TASK MATERIAL:

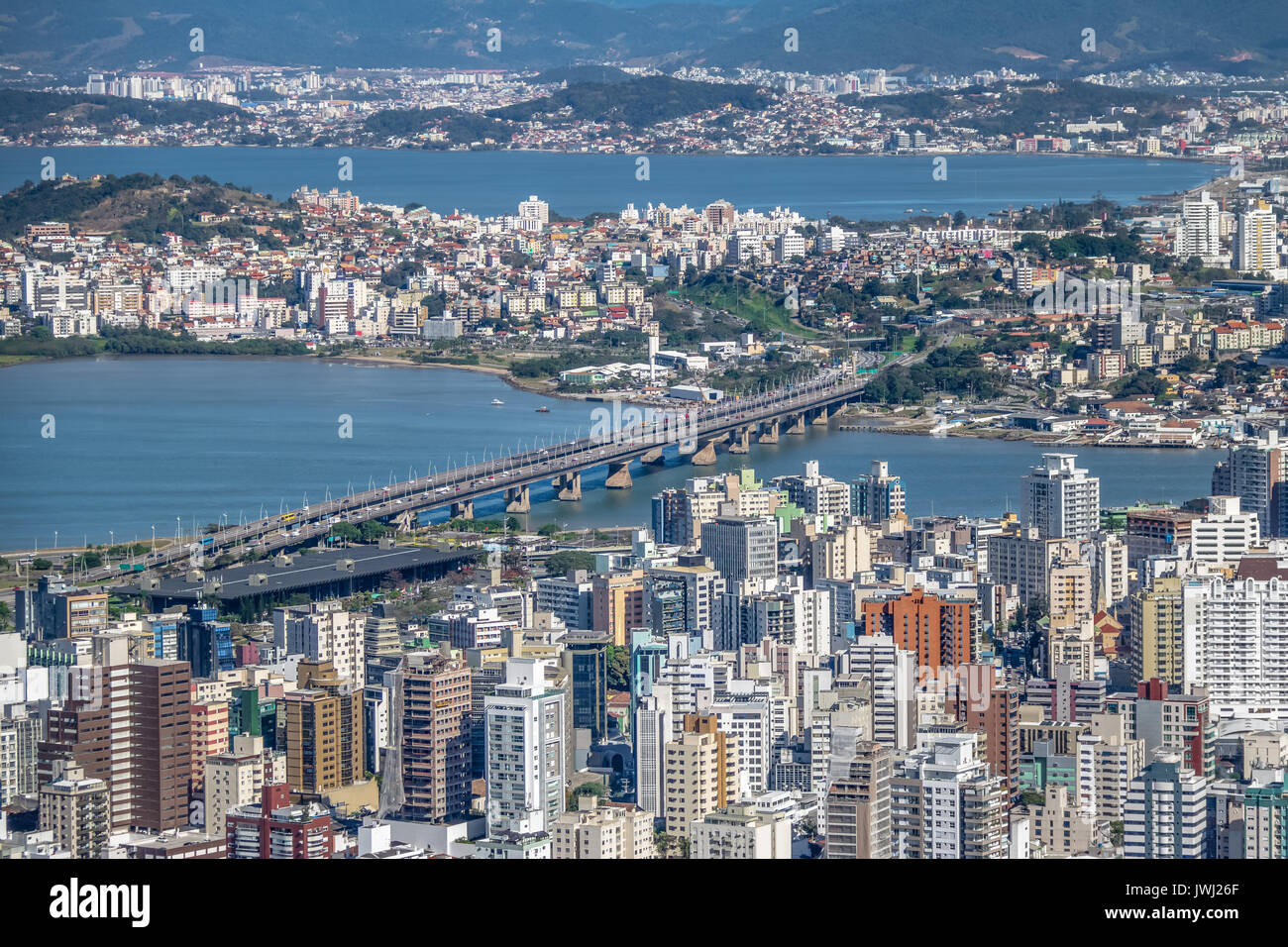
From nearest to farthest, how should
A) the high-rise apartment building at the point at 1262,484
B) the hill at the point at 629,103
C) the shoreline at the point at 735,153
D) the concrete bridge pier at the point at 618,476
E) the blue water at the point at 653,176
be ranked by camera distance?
the high-rise apartment building at the point at 1262,484 → the concrete bridge pier at the point at 618,476 → the blue water at the point at 653,176 → the shoreline at the point at 735,153 → the hill at the point at 629,103

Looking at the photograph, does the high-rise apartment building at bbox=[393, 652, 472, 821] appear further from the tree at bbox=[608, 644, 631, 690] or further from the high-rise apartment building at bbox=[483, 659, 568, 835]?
the tree at bbox=[608, 644, 631, 690]

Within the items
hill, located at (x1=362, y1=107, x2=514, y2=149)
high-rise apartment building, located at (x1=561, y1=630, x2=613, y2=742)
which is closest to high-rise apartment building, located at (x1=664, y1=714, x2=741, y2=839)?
high-rise apartment building, located at (x1=561, y1=630, x2=613, y2=742)

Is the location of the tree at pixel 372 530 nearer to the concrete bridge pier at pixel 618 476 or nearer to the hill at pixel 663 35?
the concrete bridge pier at pixel 618 476

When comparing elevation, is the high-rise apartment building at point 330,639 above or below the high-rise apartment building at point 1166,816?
below

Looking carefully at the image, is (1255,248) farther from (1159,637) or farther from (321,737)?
(321,737)

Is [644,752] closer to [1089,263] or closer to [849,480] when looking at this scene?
[849,480]

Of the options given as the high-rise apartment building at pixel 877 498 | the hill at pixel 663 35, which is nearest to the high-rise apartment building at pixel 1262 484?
the high-rise apartment building at pixel 877 498
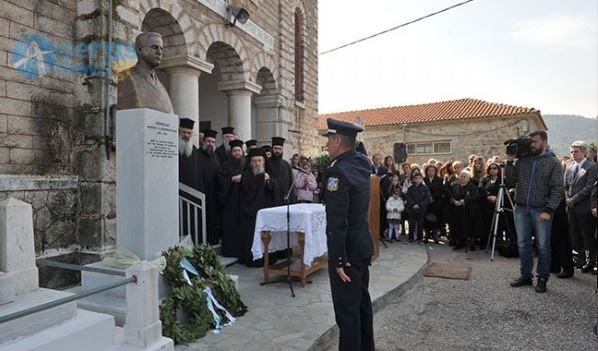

SHORT TASK: Render the listing above as a JSON list of strings, one string per line, omitting blank lines and leaving out the pictures.

FINISHED EXERCISE:
[
  "From nearest to farthest, how should",
  "A) the high-rise apartment building at the point at 1262,484",
  "B) the hill at the point at 629,103",
  "C) the shoreline at the point at 735,153",
  "D) the concrete bridge pier at the point at 618,476",
  "E) the blue water at the point at 653,176",
  "be ranked by camera distance?",
  "the high-rise apartment building at the point at 1262,484 → the concrete bridge pier at the point at 618,476 → the blue water at the point at 653,176 → the shoreline at the point at 735,153 → the hill at the point at 629,103",
  "Looking at the photograph, does the high-rise apartment building at bbox=[393, 652, 472, 821] appear further from the tree at bbox=[608, 644, 631, 690] or further from the high-rise apartment building at bbox=[483, 659, 568, 835]?",
  "the tree at bbox=[608, 644, 631, 690]",
  "Within the items",
  "hill, located at (x1=362, y1=107, x2=514, y2=149)",
  "high-rise apartment building, located at (x1=561, y1=630, x2=613, y2=742)",
  "which is closest to high-rise apartment building, located at (x1=664, y1=714, x2=741, y2=839)?",
  "high-rise apartment building, located at (x1=561, y1=630, x2=613, y2=742)",
  "Is the location of the tree at pixel 372 530 nearer to the concrete bridge pier at pixel 618 476 or nearer to the hill at pixel 663 35?",
  "the concrete bridge pier at pixel 618 476",
  "When comparing elevation, is the high-rise apartment building at point 330,639 above or below the high-rise apartment building at point 1166,816?",
  "below",
  "Looking carefully at the image, is (1255,248) farther from (1159,637) or farther from (321,737)?",
  "(321,737)",
  "Is [644,752] closer to [1089,263] or closer to [849,480] when looking at this scene?",
  "[849,480]",
  "Of the options given as the high-rise apartment building at pixel 877 498 | the hill at pixel 663 35, which is nearest to the high-rise apartment building at pixel 1262 484?",
  "the high-rise apartment building at pixel 877 498"
]